Dejé mi portafolios a un lado de las escaleras, me quité los zapatos que me lastimaban desde días antes y los abandoné junto con mi corbata en los primeros escalones. Subí con pesar, derrotado por el cansancio y el dolor, fue hasta ese momento en que todos los sentimientos y quejares me invadieron, haciéndome envejecer cuarenta años en sólo unos segundos. Mi espalda se encorvó, los músculos de mis piernas se contrajeron en calambres, y mis pulmones suplicaban un descanso ante la corta trayectoria que había avanzado. Los párpados me pesaban, ansiaba llegar a la cama y recostarme, a sabiendas de que al estar ahí no podría dormir con la ausencia de Marcela ni su dulce beso en mi mejilla antes de caer en el mundo de los sueños... o pesadillas, en mi caso.

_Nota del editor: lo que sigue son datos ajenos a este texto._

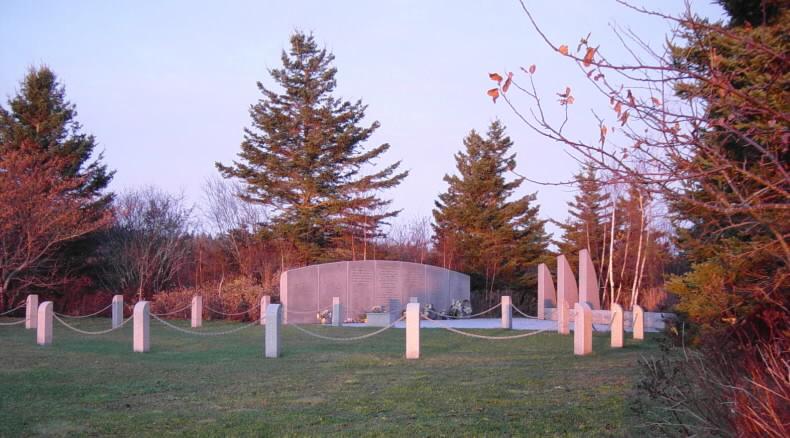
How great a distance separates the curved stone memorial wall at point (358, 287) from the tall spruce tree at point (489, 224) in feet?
26.8

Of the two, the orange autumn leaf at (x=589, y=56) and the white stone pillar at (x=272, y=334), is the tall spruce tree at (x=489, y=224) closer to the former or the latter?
the white stone pillar at (x=272, y=334)

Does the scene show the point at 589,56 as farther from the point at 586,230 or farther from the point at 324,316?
the point at 586,230

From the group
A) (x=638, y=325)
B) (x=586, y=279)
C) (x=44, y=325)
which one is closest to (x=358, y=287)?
(x=586, y=279)

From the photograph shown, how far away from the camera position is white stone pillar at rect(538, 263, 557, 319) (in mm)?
29531

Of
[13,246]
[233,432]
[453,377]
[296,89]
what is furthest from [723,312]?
[296,89]

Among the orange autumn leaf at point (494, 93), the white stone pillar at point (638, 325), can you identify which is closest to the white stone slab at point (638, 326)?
the white stone pillar at point (638, 325)

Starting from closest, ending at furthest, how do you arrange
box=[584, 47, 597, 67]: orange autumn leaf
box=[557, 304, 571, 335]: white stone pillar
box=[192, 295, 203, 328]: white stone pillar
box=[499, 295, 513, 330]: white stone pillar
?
box=[584, 47, 597, 67]: orange autumn leaf → box=[557, 304, 571, 335]: white stone pillar → box=[499, 295, 513, 330]: white stone pillar → box=[192, 295, 203, 328]: white stone pillar

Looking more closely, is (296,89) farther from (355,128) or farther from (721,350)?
(721,350)

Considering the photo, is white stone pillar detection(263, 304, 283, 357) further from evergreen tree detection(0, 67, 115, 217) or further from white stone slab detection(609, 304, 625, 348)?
evergreen tree detection(0, 67, 115, 217)

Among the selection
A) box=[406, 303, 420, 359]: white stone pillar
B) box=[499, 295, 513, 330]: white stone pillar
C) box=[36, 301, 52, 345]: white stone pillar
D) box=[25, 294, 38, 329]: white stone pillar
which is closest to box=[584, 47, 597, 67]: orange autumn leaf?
box=[406, 303, 420, 359]: white stone pillar

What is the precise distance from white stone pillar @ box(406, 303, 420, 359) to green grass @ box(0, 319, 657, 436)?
0.29 metres

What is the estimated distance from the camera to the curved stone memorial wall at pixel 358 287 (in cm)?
2639

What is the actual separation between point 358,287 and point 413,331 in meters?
14.3

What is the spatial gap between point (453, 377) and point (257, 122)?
31.4 m
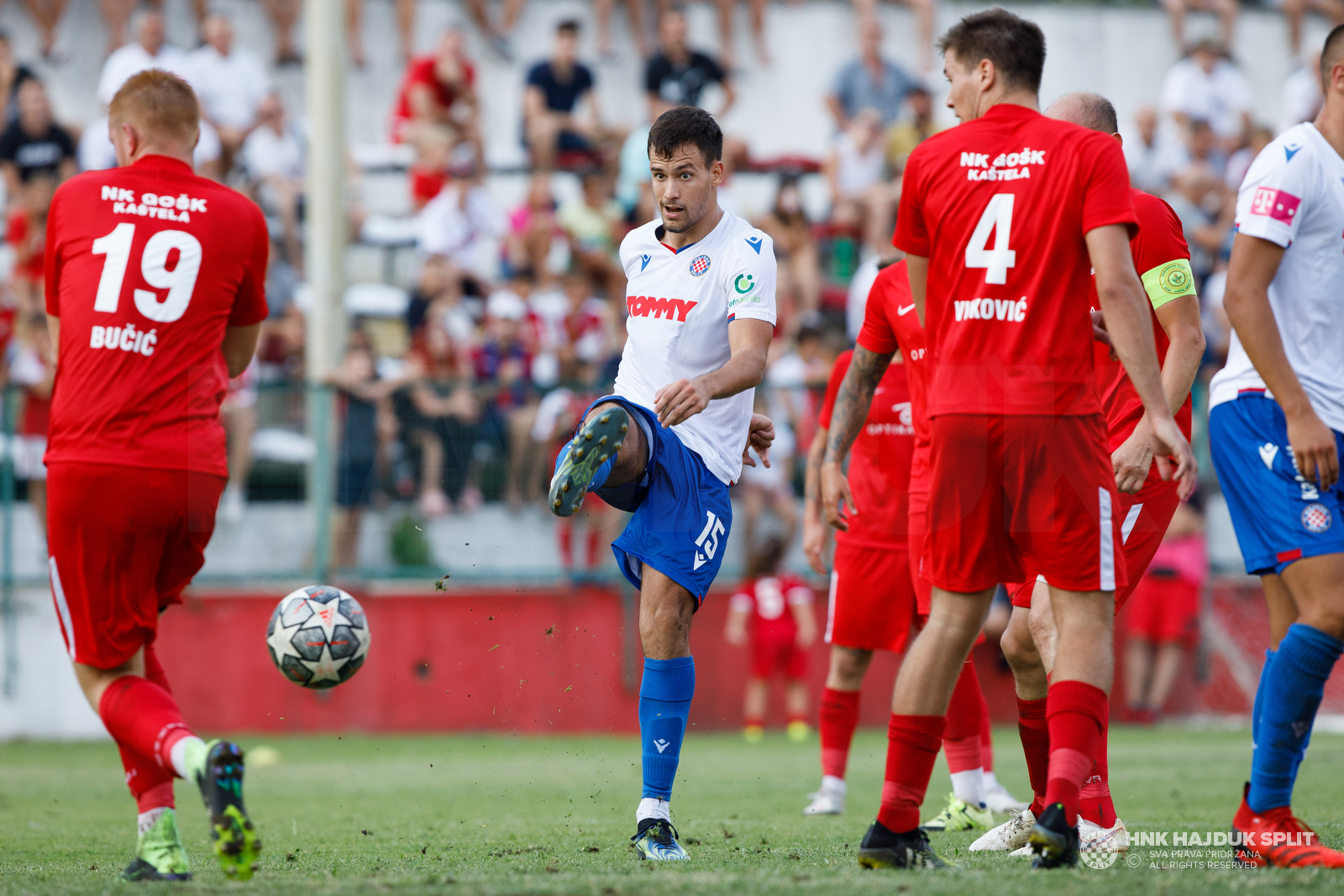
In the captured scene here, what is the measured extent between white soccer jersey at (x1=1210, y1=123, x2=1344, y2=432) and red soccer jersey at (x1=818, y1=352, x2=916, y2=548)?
2907 mm

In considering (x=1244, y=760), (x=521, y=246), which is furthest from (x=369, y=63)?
(x=1244, y=760)

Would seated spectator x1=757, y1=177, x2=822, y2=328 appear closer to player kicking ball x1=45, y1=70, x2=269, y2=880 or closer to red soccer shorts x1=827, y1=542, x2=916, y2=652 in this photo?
red soccer shorts x1=827, y1=542, x2=916, y2=652

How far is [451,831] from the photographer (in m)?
6.84

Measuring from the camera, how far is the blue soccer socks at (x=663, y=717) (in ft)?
18.5

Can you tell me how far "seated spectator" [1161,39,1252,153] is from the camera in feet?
64.1

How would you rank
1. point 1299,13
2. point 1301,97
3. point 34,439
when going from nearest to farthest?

Llegué a la habitación casi arrastrándome, usando la pared como único apoyo para no desvanecerme. Fue entonces que reparé en mi violenta respiración, jadeante e irregular. Me apoyé en el borde de la cama con los nudillos, exhausto. Levanté la vista y me encontré con una imagen aterradora: mi reflejo. Frente a mí se encontraba la silueta de un hombre acabado, de oscuras ojeras, cabello alborotado, piel seca y labios deshidratados; tan delgado, que los pómulos afilados eran sinónimo de enfermedad.

Me erguí y vislumbré una nueva realidad.

Meses atrás, cuando mi padre falleció, se me otorgó el poder de ser el Señor Blair, un título que aborrecía, pero que poco a poco fue consumiéndome. Si me iba en retrospectiva, no sólo mi apariencia fisiológica se transformó, sino que aporté detalles que me llevaron a convertirme en aquello que repudiaba; cambié mi ropa casual por costosos trajes hechos a la medida, el cual ahora se veía arrugado e incompleto; en mi vocabulario se hallaban términos que ni siquiera terminaba por comprender; y la placa que colgaba de la puerta de mi oficina me recordaba constantemente en la clase de monstruo convertí, cegado por las cifras que adornaban mi cuenta bancaria.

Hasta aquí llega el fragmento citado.